農業をしながら、近くの医療機関で診察したり、
健康相談に応じる日々を送る。
「やっと村の人に受け入れられてきたかな。
これからが本当のスタート」
と石井さん。
ゆくゆくは、村に訪問診療センターを作りたいと夢みている。
◆「いい医者」って?
石井さんは宮城県出身。

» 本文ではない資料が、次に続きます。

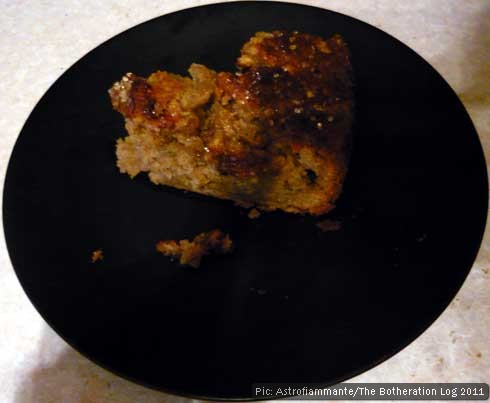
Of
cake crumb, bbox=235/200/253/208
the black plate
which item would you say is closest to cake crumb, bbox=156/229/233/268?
the black plate

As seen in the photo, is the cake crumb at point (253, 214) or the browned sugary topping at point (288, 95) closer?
the browned sugary topping at point (288, 95)

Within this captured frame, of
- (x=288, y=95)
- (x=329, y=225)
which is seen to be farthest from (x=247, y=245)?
(x=288, y=95)

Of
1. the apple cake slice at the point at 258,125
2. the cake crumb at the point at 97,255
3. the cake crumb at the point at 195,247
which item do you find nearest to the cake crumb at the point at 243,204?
the apple cake slice at the point at 258,125

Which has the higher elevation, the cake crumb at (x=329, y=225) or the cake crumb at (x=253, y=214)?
the cake crumb at (x=329, y=225)

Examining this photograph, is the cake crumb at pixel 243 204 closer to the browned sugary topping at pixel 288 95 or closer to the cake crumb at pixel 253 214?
the cake crumb at pixel 253 214

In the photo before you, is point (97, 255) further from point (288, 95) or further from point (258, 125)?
point (288, 95)

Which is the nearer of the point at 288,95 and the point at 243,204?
the point at 288,95

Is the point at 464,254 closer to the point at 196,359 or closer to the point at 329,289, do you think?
the point at 329,289

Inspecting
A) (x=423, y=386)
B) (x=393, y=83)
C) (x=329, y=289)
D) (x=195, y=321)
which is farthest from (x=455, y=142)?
(x=195, y=321)
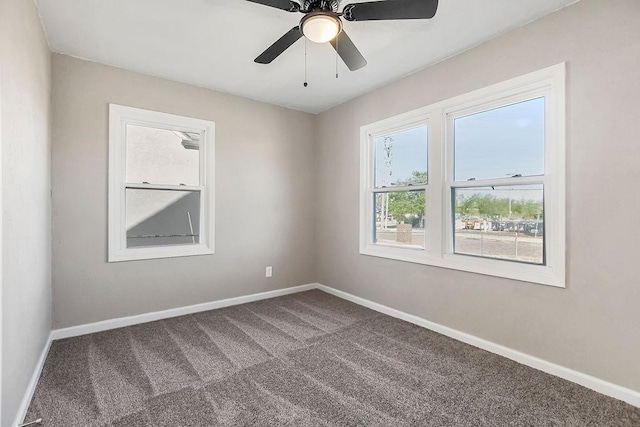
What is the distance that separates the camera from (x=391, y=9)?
5.64 feet

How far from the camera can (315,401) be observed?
190cm

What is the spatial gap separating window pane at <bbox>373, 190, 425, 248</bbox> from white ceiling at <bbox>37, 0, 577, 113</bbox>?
127 cm

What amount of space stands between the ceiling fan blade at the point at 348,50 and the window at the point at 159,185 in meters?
1.98

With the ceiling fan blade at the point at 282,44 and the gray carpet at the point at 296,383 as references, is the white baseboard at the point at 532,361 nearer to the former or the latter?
the gray carpet at the point at 296,383

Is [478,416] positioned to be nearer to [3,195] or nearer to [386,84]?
[3,195]

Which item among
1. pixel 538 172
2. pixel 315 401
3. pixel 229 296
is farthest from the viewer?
pixel 229 296

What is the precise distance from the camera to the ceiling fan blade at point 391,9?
5.43ft

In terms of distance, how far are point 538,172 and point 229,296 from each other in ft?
11.0

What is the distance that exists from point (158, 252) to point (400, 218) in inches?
104

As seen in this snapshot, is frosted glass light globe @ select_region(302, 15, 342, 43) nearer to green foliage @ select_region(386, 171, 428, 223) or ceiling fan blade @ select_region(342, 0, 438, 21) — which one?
ceiling fan blade @ select_region(342, 0, 438, 21)

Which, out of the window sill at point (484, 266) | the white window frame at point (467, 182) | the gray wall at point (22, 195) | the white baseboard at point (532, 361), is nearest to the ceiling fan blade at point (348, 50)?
the white window frame at point (467, 182)

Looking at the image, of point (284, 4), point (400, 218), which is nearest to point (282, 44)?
point (284, 4)

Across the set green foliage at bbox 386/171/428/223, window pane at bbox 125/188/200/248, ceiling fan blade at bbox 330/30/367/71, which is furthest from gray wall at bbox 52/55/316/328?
ceiling fan blade at bbox 330/30/367/71

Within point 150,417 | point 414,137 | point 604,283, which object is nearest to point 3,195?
point 150,417
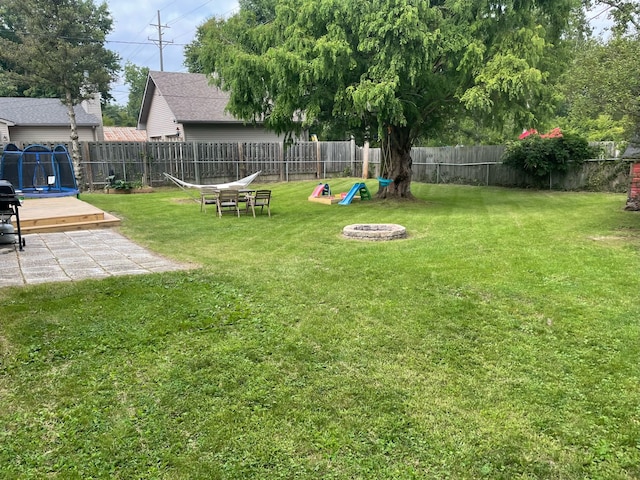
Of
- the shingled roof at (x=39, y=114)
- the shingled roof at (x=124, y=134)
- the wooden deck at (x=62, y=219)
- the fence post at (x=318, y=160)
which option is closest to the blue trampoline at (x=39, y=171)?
the wooden deck at (x=62, y=219)

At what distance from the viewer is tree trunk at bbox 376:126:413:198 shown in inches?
485

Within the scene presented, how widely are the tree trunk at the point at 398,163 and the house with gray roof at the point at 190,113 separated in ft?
27.7

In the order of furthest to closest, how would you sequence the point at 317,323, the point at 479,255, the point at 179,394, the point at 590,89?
the point at 590,89, the point at 479,255, the point at 317,323, the point at 179,394

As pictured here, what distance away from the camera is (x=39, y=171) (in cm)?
1441

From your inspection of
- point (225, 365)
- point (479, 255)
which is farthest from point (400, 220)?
point (225, 365)

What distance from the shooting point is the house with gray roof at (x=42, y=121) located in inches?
781

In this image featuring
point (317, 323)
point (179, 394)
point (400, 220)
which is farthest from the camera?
point (400, 220)

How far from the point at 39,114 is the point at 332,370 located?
74.2ft

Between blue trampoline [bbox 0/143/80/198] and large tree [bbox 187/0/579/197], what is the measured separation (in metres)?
5.37

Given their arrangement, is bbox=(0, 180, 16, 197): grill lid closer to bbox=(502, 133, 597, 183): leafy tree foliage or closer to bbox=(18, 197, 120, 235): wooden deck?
bbox=(18, 197, 120, 235): wooden deck

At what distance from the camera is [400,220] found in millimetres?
9383

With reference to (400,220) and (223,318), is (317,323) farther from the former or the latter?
(400,220)

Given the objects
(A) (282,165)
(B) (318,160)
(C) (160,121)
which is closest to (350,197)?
(A) (282,165)

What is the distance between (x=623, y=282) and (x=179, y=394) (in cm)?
464
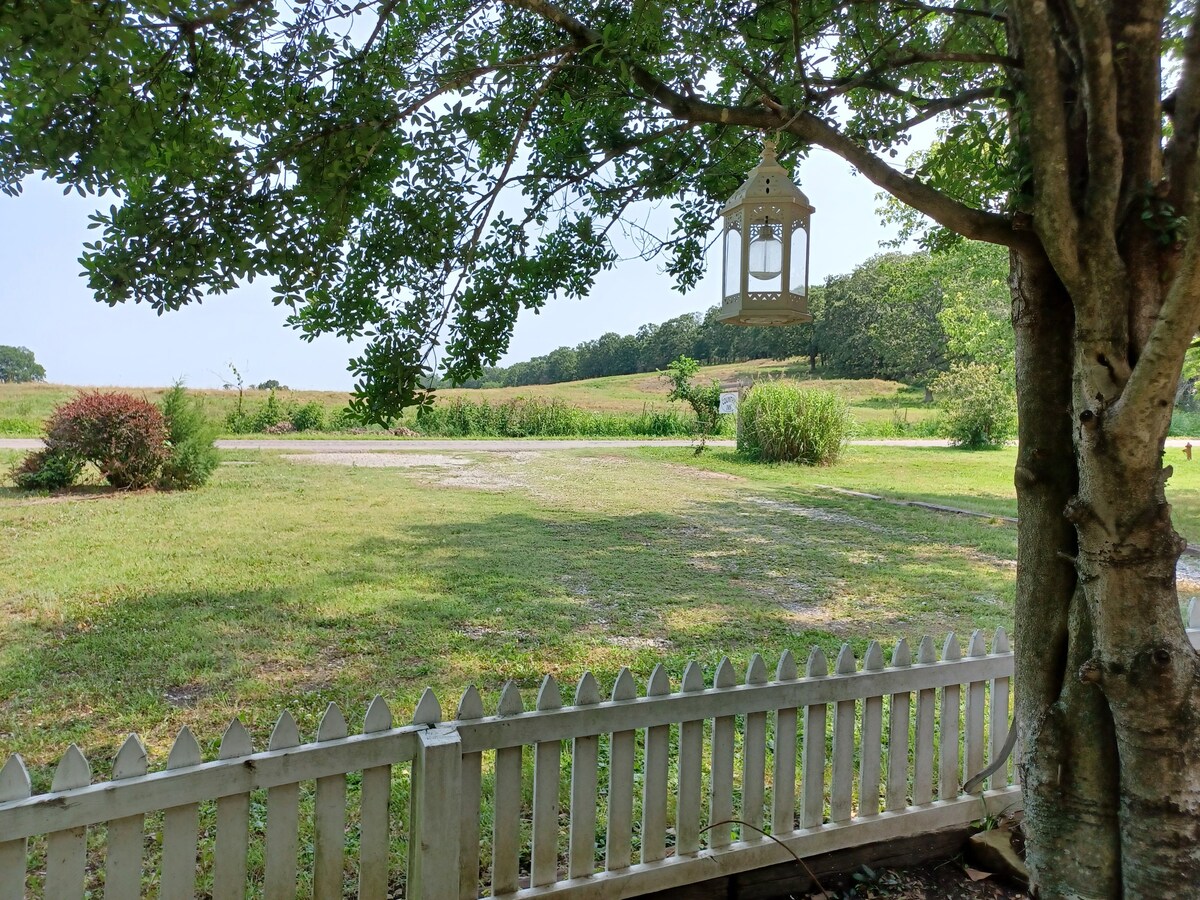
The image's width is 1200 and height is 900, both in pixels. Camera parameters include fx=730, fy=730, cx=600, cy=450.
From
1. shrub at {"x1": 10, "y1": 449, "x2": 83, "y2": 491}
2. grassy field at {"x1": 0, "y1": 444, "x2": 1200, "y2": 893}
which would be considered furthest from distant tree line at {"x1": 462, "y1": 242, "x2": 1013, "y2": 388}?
shrub at {"x1": 10, "y1": 449, "x2": 83, "y2": 491}

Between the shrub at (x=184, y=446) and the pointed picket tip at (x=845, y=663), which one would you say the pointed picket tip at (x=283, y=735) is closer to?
the pointed picket tip at (x=845, y=663)

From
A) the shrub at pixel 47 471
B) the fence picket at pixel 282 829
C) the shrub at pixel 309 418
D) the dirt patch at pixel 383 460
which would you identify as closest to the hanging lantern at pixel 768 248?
the fence picket at pixel 282 829

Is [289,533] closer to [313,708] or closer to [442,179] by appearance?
[313,708]

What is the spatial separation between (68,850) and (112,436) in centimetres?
1002

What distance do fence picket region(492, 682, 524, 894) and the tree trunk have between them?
4.60 feet

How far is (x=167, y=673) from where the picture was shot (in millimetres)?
3859

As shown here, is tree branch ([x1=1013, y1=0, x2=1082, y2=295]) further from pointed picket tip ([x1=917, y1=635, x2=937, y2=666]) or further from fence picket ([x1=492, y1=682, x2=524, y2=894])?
fence picket ([x1=492, y1=682, x2=524, y2=894])

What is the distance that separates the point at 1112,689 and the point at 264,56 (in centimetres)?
306

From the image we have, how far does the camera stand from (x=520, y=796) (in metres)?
2.16

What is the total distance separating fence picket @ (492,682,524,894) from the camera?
1925 mm

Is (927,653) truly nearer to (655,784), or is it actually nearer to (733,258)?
(655,784)

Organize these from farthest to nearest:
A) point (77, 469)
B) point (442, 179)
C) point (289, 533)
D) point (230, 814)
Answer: point (77, 469) < point (289, 533) < point (442, 179) < point (230, 814)

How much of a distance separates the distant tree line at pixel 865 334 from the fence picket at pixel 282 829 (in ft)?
4.63

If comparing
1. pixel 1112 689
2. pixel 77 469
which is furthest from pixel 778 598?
pixel 77 469
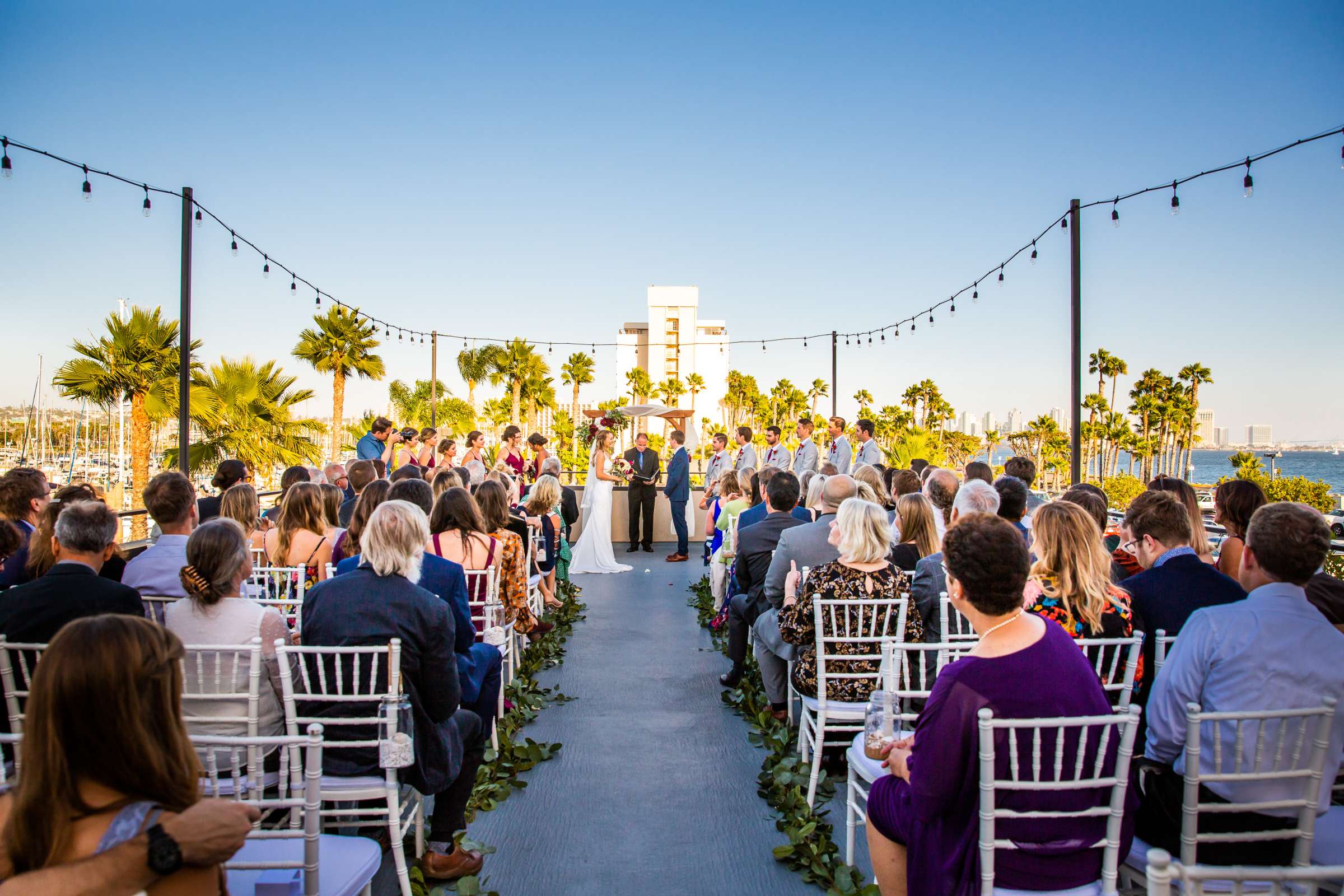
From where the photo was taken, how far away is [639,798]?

長崎大医学部を卒業後、
埼玉や千葉など主に首都圏の病院で勤務した。
研修医1年目だった01年の夏。
千葉の病院で担当していた末期がんの60代男性が亡くなった。
自分がみとった初めての患者だった。
亡くなる直前、男性は息も絶え絶えの状態で
「先生、いい医者になってください」
と何度も繰り返した。
周りに家族がいるのに、自分に向かって発した
男性の最後の言葉。
それ以来、
「『いい医者』って何だろう」
とずっと考え続けてきた。
◆体だけ助けても…
より高度な技術を学ぼうと、
大阪の千里救命救急センターへ移った。
1年間勤務し、患者の多くが
社会的な問題を抱えていることに気づいた。
精神疾患を抱えた人や野宿生活者、自殺未遂を繰り返す人……。
同じ人が何度も運ばれてくる。
助けた後に自殺した患者もいた。
「体だけ助けても、社会的背景が変わらなければ、
本当に治すことはできない」。
病気への対応だけでは、医師も地域も疲弊するばかり。
「今、新しい病気がどんどん増えているのは、
人ではなく病気に焦点をあてているから」
という。
◆大切なのは食と農
人が健康であるために欠かせないものの1つが「食」。
食を考えるうえで切り離せないのが「農」だ。
3〜4年前から、新しい医療を目指す拠点を探していた。
08年に東京の雑穀レストランが主催する
田舎暮らし体験会に参加し、山形県小国町を訪ねた。
その時、県境を挟んで隣接する関川村と出合い、
09年1月に移住した。
4月には、田畑を借りて35種類の野菜の種をまき、
秋には無農薬の米を3俵半収穫した。
初めての農業の傍ら、村上市の県立坂町病院や
山北徳洲会病院で主に夜勤で診療をしている。
◆大声出して元気に
09年12月、村の有志で
「関川村 男大楽(おとこだいがく)」
を始めた。
禁酒禁煙女人禁制で、エネルギーを高めることを学び合う場。
著名人のスピーチなどを学び、心に残ったことを大声で叫ぶ。
「声を出すことは大事なんです」
と石井さん。
大声を出した後、参加者は生き生きした表情になるという。